● GIVEN REQUEST: Output all of the data below exactly as given.

● RECORDS FOR THE EXERCISE:

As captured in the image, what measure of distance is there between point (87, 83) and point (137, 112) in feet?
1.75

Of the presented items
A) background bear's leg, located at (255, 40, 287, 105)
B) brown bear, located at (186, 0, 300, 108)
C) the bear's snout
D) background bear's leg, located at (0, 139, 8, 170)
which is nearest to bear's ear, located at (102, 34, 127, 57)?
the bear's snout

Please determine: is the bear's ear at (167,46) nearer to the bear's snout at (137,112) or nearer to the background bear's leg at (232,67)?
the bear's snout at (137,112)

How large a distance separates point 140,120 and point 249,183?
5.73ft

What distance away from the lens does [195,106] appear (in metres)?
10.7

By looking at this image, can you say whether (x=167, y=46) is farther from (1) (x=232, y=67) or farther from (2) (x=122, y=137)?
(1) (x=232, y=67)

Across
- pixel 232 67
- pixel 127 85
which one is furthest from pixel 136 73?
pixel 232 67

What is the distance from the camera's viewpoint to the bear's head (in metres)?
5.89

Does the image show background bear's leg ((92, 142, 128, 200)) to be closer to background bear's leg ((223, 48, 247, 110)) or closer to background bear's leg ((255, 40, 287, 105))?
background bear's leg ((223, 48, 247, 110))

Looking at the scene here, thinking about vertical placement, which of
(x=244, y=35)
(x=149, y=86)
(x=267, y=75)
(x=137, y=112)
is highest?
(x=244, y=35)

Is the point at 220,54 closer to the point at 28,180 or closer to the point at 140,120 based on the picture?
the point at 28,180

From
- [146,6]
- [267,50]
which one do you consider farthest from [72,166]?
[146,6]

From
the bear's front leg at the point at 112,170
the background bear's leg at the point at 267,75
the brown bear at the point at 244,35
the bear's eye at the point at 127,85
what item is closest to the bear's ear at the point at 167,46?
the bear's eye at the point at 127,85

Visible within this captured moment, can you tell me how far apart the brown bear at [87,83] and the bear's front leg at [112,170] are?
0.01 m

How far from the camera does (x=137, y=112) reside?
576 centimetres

● RESULT OF THE EXERCISE:
As captured in the image, what measure of distance is there between point (87, 83) and point (137, 112) in feet?
1.75

Of the presented items
A) background bear's leg, located at (255, 40, 287, 105)
B) brown bear, located at (186, 0, 300, 108)
C) the bear's snout
D) background bear's leg, located at (0, 139, 8, 170)
which is nearest to bear's ear, located at (102, 34, 127, 57)?
the bear's snout

Please determine: is the bear's ear at (167,46) nearer to the bear's snout at (137,112) or nearer to the background bear's leg at (232,67)?
the bear's snout at (137,112)

How large a distance separates point 140,120 and point 249,183?
5.73ft

What distance away from the lens does [195,106] appear (in metres)?
10.7

By looking at this image, can you say whether (x=167, y=46) is farther from (1) (x=232, y=67) or farther from (2) (x=122, y=137)?
(1) (x=232, y=67)

Across
- pixel 232 67
- pixel 127 85
which one is furthest from pixel 136 73?
pixel 232 67

What is the distance from the camera's viewpoint to the bear's head (in metres)?
5.89

Does the image show background bear's leg ((92, 142, 128, 200)) to be closer to background bear's leg ((223, 48, 247, 110)) or closer to background bear's leg ((255, 40, 287, 105))?
background bear's leg ((223, 48, 247, 110))

Looking at the scene here, thinking about vertical placement, which of
(x=244, y=35)
(x=149, y=86)
(x=267, y=75)
(x=137, y=112)
is highest?
(x=244, y=35)

Is the point at 220,54 closer to the point at 28,180 or closer to the point at 140,120 based on the picture?
the point at 28,180

From
- [146,6]
- [267,50]
which one do you consider farthest from [72,166]?
[146,6]

From
the bear's front leg at the point at 112,170
the background bear's leg at the point at 267,75
the brown bear at the point at 244,35
the bear's eye at the point at 127,85
what item is closest to the bear's ear at the point at 167,46?
the bear's eye at the point at 127,85

Visible within this captured moment, can you tell me how far apart the brown bear at [87,83] and the bear's front leg at [112,170] are?
0.01 m

How far from the camera does (x=137, y=112) reside?
576 centimetres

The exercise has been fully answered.